* **TASK INPUT**

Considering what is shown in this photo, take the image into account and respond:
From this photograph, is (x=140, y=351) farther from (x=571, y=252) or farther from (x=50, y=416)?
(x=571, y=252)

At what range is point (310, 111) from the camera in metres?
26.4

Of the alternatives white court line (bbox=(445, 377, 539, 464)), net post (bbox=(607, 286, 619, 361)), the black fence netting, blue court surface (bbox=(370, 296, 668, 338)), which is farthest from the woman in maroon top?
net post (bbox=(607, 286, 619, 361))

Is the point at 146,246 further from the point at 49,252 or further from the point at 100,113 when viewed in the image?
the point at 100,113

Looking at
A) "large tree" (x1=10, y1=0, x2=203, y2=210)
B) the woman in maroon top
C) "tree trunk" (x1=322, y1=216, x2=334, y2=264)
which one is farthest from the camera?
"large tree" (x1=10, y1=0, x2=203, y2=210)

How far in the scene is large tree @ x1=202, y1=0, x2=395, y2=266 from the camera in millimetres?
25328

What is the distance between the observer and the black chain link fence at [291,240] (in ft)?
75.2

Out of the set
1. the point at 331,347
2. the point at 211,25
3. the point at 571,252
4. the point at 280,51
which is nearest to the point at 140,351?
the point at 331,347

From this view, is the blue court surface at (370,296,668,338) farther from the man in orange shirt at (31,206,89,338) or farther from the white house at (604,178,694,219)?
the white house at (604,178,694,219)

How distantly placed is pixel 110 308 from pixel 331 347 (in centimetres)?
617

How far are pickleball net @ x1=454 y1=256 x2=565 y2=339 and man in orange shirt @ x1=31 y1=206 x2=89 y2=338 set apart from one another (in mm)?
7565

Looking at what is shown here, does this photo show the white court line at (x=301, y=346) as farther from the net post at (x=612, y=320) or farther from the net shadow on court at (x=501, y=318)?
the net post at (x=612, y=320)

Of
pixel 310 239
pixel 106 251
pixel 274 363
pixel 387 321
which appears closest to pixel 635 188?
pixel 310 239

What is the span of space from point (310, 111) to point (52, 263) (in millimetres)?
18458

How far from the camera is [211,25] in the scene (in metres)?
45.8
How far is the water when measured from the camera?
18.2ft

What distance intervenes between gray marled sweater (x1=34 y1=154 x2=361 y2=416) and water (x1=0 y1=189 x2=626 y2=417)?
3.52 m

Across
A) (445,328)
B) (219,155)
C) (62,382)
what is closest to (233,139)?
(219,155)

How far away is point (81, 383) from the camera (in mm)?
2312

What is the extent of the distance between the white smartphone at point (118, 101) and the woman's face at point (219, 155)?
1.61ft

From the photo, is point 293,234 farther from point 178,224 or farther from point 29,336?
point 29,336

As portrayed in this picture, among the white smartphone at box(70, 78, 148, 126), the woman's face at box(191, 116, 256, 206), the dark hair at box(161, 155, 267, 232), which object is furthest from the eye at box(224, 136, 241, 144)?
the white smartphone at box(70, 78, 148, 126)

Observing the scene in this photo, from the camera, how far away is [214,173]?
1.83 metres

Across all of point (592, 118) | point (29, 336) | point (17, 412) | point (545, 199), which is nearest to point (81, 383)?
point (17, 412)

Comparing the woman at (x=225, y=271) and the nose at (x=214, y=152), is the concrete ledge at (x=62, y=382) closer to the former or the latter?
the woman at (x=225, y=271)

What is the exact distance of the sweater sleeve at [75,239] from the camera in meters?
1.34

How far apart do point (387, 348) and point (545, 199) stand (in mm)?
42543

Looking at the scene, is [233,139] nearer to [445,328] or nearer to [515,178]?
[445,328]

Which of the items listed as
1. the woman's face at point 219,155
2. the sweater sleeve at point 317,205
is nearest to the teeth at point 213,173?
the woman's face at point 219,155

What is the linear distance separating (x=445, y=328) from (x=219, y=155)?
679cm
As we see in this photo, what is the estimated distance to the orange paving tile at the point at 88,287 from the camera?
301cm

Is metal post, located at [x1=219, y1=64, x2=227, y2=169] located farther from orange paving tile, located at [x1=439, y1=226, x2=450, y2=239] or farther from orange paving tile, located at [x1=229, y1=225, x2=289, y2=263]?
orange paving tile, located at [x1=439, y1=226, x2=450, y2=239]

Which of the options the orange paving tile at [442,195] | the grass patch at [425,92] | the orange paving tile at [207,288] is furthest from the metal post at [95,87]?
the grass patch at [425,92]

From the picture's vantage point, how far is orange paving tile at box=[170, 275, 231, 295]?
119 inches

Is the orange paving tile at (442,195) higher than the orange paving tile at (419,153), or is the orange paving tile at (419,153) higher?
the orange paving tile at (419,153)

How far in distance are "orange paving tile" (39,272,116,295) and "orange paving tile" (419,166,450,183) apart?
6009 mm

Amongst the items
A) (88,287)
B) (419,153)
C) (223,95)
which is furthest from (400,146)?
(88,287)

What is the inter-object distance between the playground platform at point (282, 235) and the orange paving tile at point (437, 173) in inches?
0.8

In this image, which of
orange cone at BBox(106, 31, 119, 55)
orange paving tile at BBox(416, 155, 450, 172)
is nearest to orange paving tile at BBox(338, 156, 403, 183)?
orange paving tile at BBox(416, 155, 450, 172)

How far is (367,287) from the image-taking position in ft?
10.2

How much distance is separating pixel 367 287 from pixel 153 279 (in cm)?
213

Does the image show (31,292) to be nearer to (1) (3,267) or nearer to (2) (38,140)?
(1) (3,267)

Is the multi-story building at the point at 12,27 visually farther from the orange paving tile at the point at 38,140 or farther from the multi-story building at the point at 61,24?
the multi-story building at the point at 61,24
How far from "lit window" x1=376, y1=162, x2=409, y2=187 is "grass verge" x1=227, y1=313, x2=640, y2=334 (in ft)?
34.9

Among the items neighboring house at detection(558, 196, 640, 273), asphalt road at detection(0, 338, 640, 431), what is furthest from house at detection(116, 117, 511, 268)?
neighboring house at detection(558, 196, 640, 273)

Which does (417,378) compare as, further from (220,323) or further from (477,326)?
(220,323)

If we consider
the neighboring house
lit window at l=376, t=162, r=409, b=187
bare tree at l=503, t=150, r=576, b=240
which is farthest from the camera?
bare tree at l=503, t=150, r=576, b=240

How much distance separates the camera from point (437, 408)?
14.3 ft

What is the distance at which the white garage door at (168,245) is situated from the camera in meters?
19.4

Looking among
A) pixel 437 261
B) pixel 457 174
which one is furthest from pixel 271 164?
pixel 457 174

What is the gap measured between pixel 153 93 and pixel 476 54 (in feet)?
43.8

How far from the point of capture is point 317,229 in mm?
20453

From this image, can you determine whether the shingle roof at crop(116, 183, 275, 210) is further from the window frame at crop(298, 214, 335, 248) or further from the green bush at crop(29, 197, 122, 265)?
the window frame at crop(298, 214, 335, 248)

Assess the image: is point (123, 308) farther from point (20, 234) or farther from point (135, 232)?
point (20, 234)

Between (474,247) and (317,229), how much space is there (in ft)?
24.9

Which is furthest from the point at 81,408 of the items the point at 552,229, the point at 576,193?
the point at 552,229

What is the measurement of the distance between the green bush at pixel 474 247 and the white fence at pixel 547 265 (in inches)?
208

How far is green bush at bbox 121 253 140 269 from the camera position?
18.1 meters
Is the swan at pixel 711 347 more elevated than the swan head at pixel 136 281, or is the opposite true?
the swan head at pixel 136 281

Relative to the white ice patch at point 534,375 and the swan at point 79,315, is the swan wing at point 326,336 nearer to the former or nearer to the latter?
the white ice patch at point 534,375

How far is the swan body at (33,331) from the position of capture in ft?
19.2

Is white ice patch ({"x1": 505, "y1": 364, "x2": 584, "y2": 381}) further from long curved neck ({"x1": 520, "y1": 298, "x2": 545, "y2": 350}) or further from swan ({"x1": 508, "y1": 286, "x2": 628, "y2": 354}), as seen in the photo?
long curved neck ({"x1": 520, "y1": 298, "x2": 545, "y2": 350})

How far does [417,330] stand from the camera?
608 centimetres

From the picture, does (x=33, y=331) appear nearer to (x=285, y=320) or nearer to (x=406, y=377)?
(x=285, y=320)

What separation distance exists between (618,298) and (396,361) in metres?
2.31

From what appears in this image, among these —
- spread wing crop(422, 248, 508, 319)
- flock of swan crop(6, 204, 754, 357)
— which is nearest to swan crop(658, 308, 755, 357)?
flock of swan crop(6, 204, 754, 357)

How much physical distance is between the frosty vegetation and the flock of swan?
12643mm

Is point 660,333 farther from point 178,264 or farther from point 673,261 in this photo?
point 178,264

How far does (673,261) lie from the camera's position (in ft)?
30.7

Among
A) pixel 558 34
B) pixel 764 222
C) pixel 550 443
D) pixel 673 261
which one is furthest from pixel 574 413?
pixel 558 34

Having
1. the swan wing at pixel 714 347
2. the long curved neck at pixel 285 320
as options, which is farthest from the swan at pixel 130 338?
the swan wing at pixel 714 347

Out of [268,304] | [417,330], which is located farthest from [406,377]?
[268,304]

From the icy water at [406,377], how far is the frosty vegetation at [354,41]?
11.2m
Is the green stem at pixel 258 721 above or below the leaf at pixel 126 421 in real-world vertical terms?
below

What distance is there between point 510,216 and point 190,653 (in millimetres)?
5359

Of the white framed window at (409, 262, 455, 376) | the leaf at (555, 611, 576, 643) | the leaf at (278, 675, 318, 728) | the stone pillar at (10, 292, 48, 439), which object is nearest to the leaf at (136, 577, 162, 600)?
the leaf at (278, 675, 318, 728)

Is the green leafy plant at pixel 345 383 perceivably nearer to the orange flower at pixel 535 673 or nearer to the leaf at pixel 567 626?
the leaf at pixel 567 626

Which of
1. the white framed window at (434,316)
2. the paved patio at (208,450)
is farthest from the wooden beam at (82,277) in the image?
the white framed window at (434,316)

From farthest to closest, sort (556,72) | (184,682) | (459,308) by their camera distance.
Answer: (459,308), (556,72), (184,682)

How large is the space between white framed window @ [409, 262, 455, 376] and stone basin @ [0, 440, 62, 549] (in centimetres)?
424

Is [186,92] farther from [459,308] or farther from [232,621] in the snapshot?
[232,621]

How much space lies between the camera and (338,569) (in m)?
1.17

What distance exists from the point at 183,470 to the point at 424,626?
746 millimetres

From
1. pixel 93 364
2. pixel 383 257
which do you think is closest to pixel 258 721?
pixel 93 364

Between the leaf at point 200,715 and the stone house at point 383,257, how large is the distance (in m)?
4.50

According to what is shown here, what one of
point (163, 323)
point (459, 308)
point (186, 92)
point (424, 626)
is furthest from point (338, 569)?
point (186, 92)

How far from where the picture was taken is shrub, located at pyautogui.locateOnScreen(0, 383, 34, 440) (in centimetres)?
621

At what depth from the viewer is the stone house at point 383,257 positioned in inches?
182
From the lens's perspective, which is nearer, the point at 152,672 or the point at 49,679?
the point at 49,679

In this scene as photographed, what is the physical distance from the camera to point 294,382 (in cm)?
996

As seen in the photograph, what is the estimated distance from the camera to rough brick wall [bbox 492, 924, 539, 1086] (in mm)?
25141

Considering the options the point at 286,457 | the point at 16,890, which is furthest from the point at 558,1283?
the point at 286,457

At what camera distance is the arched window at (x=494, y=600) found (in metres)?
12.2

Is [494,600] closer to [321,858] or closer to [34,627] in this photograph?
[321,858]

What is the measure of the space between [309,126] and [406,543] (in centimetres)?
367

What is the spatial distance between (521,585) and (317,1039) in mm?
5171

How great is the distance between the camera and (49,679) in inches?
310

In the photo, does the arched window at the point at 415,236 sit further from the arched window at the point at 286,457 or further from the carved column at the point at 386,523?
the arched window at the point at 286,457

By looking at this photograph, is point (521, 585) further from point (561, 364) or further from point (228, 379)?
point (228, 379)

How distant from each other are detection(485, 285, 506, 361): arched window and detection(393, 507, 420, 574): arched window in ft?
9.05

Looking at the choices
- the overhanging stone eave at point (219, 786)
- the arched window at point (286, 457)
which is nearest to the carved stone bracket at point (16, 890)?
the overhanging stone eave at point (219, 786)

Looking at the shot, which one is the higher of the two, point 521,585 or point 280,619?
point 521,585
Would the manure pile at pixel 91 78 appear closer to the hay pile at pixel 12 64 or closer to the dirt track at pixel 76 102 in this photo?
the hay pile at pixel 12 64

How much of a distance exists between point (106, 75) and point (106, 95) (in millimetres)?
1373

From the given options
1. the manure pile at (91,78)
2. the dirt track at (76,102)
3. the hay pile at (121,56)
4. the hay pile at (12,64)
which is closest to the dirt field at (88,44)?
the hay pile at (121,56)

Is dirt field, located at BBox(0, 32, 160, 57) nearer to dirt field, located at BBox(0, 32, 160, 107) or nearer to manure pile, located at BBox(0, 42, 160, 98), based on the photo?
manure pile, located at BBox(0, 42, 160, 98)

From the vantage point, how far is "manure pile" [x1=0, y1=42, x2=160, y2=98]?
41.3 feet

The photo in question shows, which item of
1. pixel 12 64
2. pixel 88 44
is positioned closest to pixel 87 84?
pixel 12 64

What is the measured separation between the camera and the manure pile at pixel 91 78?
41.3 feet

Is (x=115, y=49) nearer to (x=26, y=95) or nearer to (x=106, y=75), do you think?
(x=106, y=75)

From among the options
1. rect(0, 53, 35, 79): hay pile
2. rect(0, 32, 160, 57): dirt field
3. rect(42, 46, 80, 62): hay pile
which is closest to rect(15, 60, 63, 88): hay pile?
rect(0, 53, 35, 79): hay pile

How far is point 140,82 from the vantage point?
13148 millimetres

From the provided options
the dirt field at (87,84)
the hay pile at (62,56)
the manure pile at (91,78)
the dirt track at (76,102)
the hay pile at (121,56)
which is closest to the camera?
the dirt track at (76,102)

* **PROMPT**
Write out only the final block of lines, starting at the line with "What is the measured" and running to the end of the material.

* **FINISHED TASK**
What is the measured separation between the camera and the manure pile at pixel 91 78?
41.3 feet

Is (x=115, y=49) nearer to (x=26, y=95) or nearer to (x=106, y=75), do you think?
(x=106, y=75)

From among the options
1. rect(0, 53, 35, 79): hay pile
2. rect(0, 32, 160, 57): dirt field
3. rect(42, 46, 80, 62): hay pile
which is closest to rect(15, 60, 63, 88): hay pile?
rect(0, 53, 35, 79): hay pile

How far is point 140,82 from the vantage point?
13148 millimetres

From the provided options
the dirt field at (87,84)
the hay pile at (62,56)
the manure pile at (91,78)
the dirt track at (76,102)
the hay pile at (121,56)
which is closest to the camera?
the dirt track at (76,102)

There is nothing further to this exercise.